O curso recebe participantes de diferentes bairros. “Eu queria passar o meu dom para outras pessoas. O grupo acabou se tornando uma família. Tem aluno que, às vezes, vem só para conversar, porque o crochê também funciona como uma terapia”, afirma Cleuza.
O interesse pela atividade também tem crescido entre as crianças. A professora de Educação Física Thamires Ronconi Guignoni diz que a experiência trouxe benefícios além do aprendizado artesanal para a filha Sophia, de 8 anos. “Percebemos melhora na atenção e até a professora da escola comentou essa evolução”, destaca.
A assistente administrativo Letícia Nitz iniciou o curso há três meses com os filhos Herick e Heloísa Nitz, ambos de 10 anos. “Eu produzia para presentear, mas agora estou investindo nessa oportunidade”, conta Letícia.
Aprendizado pelas redes sociais
A estudante Lara Hirle, 15 anos, aprendeu a gostar de crochê assistindo a vídeos no YouTube. Segundo a mãe dela, a dentista Andressa Hirle, 38, a filha não costuma passar muito tempo diante das telas e tem outros hábitos, como a leitura.
“Ela não tem nem sequer foto em redes sociais. O crochê foi interesse que ela desenvolveu e aprendeu sozinha, há um ano e meio, com os vídeos. É uma atividade que ajuda na concentração dela, que faz as peças que gosta de usar, como biquínis e blusas”, diz a mãe.
Crianças talentosas
O interesse pelo crochê também tem crescido entre as crianças.
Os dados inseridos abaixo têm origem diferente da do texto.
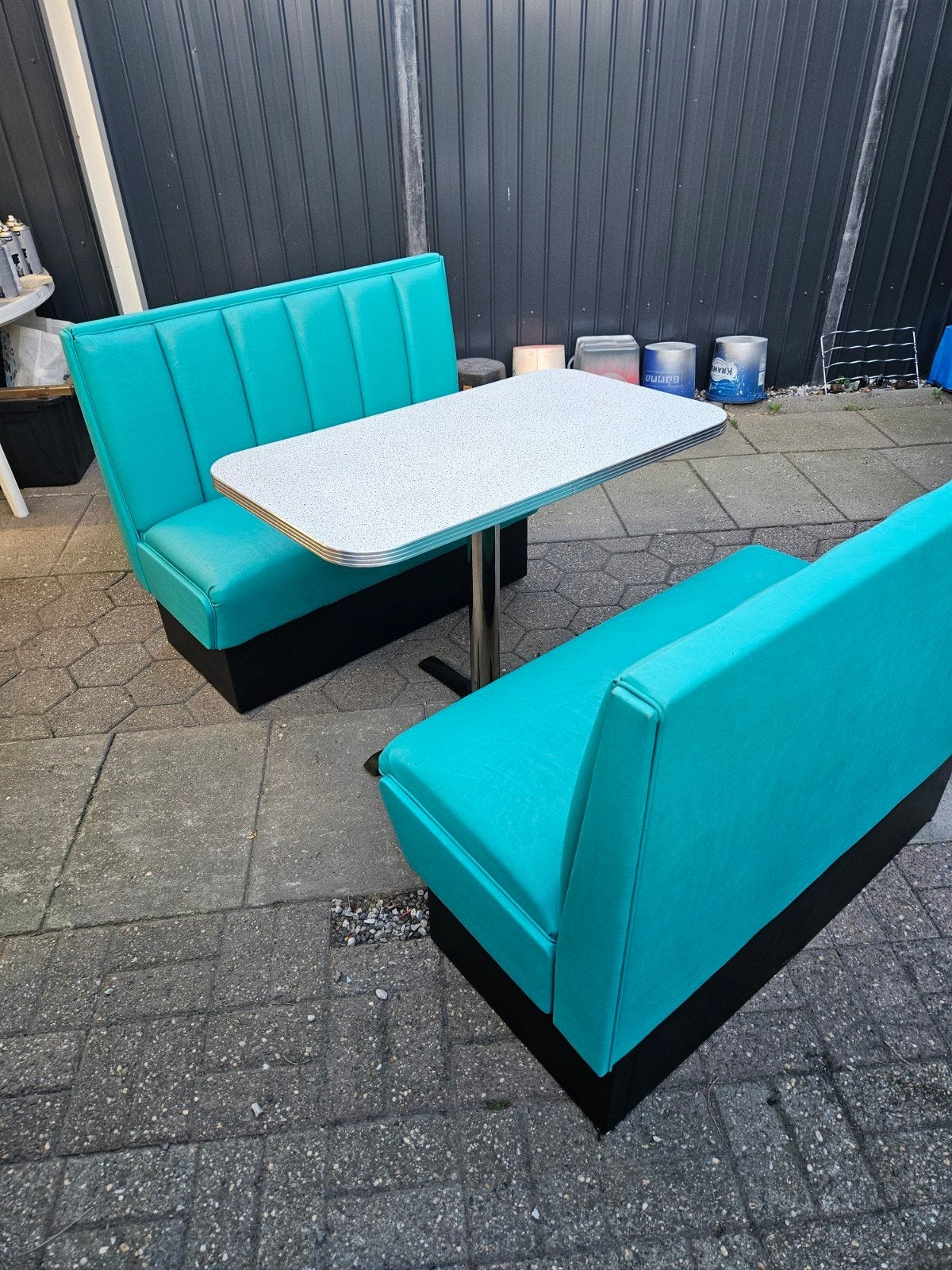 Mooie Amerikaanse Retro Diner set, Gebruikt, 50 tot 100 cm, Vier personen, Rechthoekig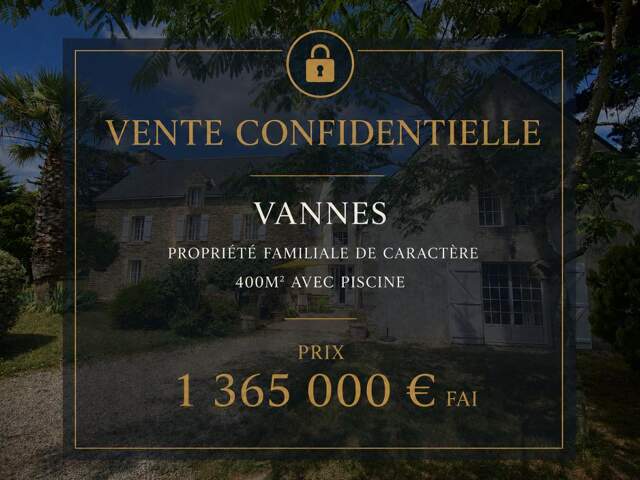 VANNES propriété familiale avec piscine et dépendance — photo du bien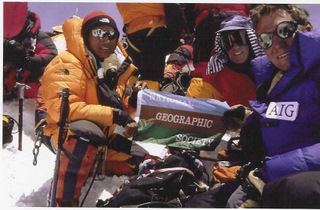 Everest Summit, 2002.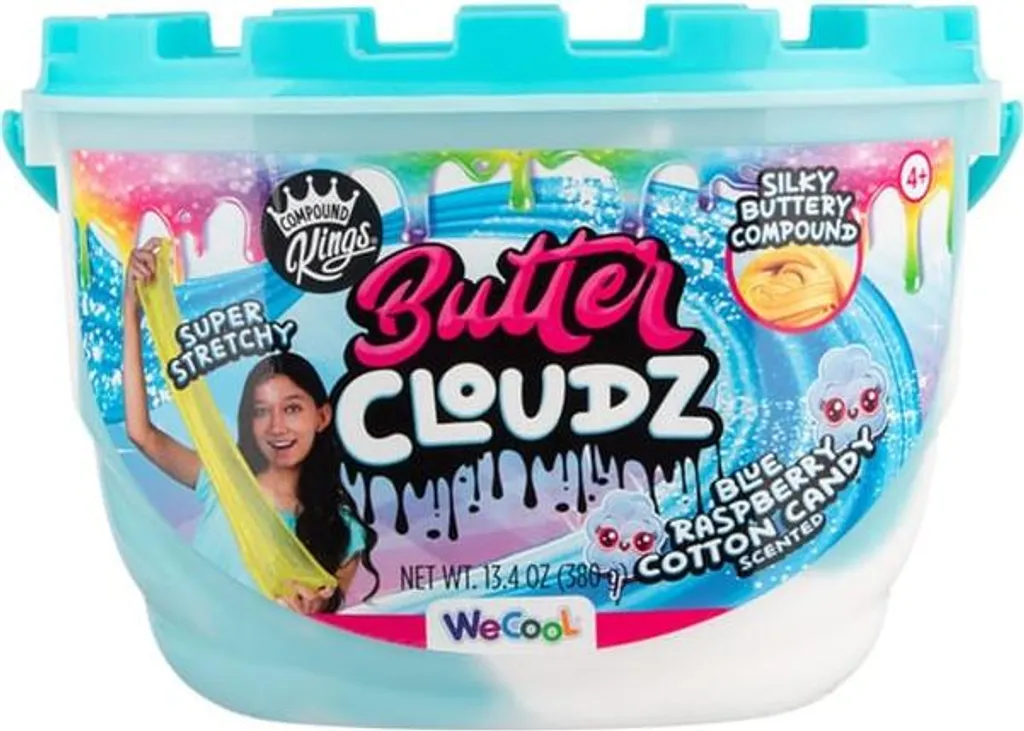 Slime Propre WeCool Barbe à Papa à la Mûre - Ne Colle Pas aux Mains 250g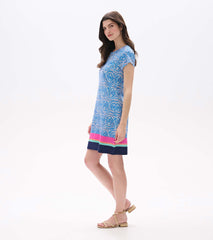 Zip-Back Tee Dress - Soft Ikat | Hatley Onsale Women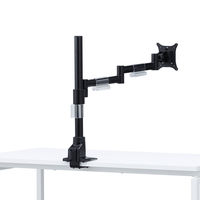 モニターアーム　ディスプレイアーム　1画面　シングル　32インチ対応　8kgまで　クランプ式　CR-LA1501BK　サンワサプライ　1台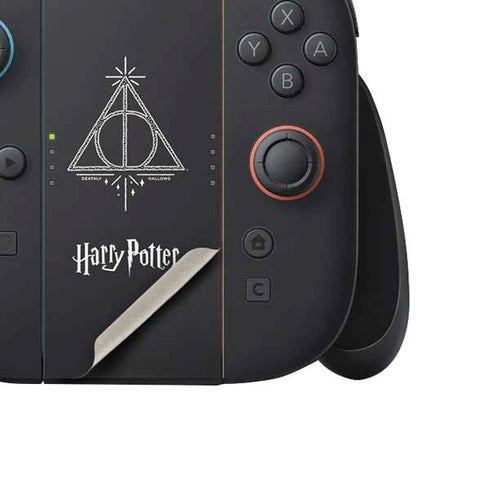 Wizarding Worlds Harry Potter Deathly Hallows Symbol Nintendo Switch 2 (2025) Joy-Con Controller Skin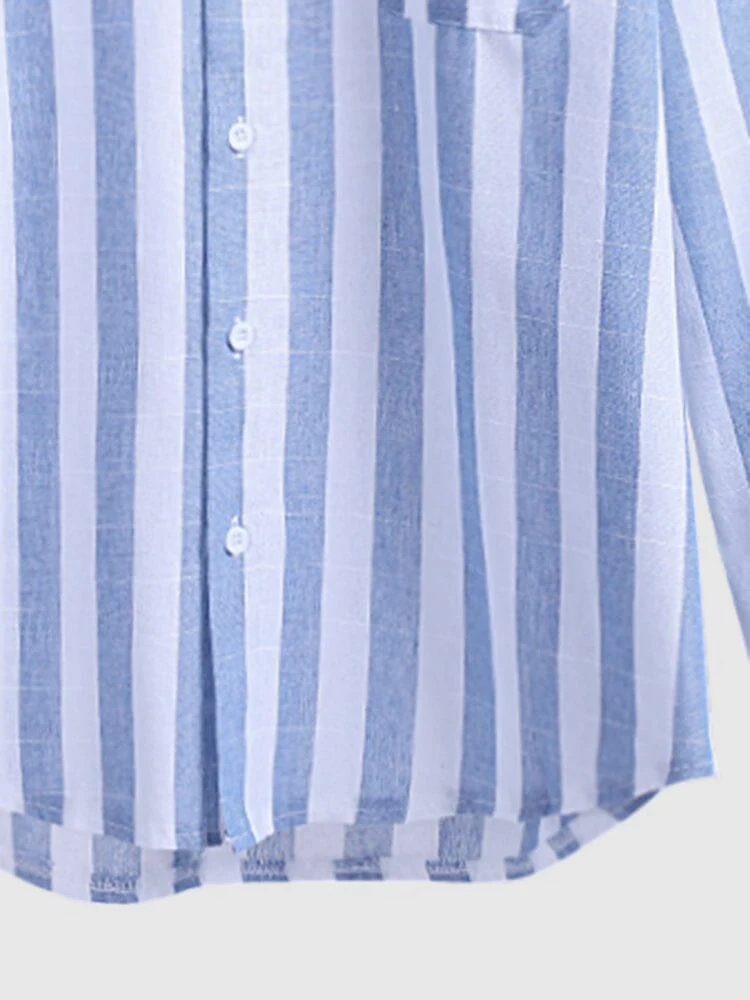 Striped Cotton Shirt 4 - Image 4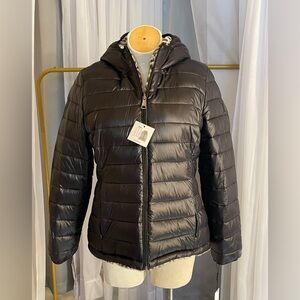 Calvin Klein Reversible Black/Leopard Jacket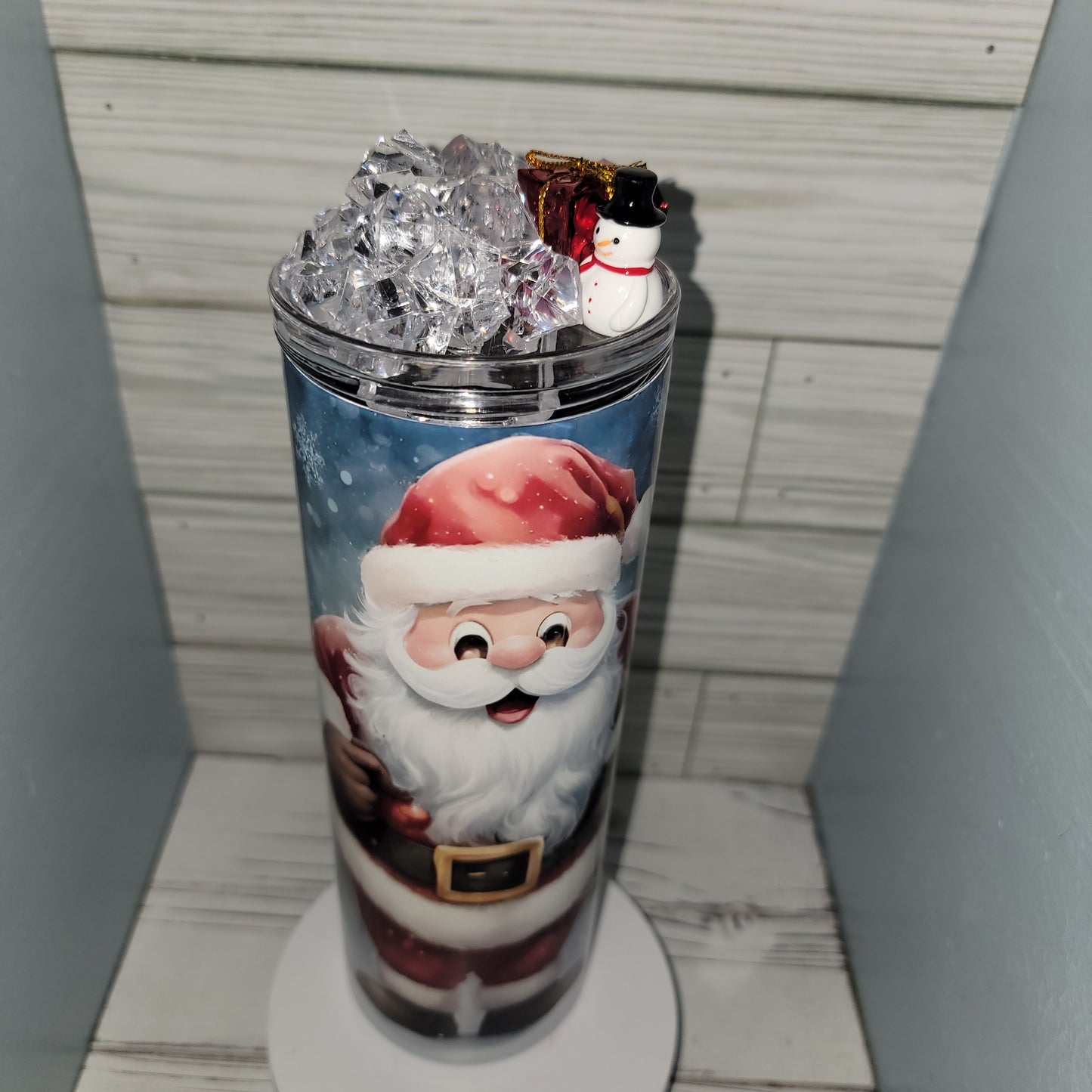 20 oz Christmas Santa Snowman and Reindeer Snow Christmas Tree Sublimation tumbler Drinkware Stainless steel Bottles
A pequena Sophia Ronconi Guignoni, de 8 anos, é a aluna mais nova da turma da Primeira Igreja Batista em Alvorada, juntamente com Herick Nitz e Heloísa Nitz, ambos de 10 anos, que são irmãos.
“Eu gosto de fazer marca-página, chaveiro, fiz um brinco para a minha madrinha. Acho que outras crianças também deveriam fazer crochê porque ajuda no nosso desenvolvimento”, diz Sophia.
Hobby contra o estresse
As adolescentes Ana Clara dos Santos, 17 anos, e Sofia Moreira Stein, 13 anos, e as jovens Larissa Mariquito e Gabrielly dos Santos Moreira, ambas de 27 anos, representam uma nova geração que tem mantido viva a tradição do artesanato.
Ana Clara, por exemplo, destaca que o crochê trouxe benefícios para sua rotina. “Eu acho muito importante porque é muito relaxante, é desestressante e também faz diminuir o nosso tempo em telas. É bom ter um hobby assim”.
Artesanato para todas as idades
Os alunos Letícia Nitz, 39, Irene Francisca da Silva, 65, Andreia Ribeiro, 42, Cleuzeni Garcia, 47, e João Calzi, 69, fazem parte da turma da professora Cleuza da Silva Mattedi, 59 (de pé), e descobriram novas habilidades com o crochê.
João é cabeleireiro e começou a fazer crochê há cerca de um ano.
“Eu gosto de fazer de tudo. O importante é continuar aprendendo e aproveitando a vida. Sou um idoso ativo. Acho que velho é o mundo, que veio primeiro do que eu”, brinca.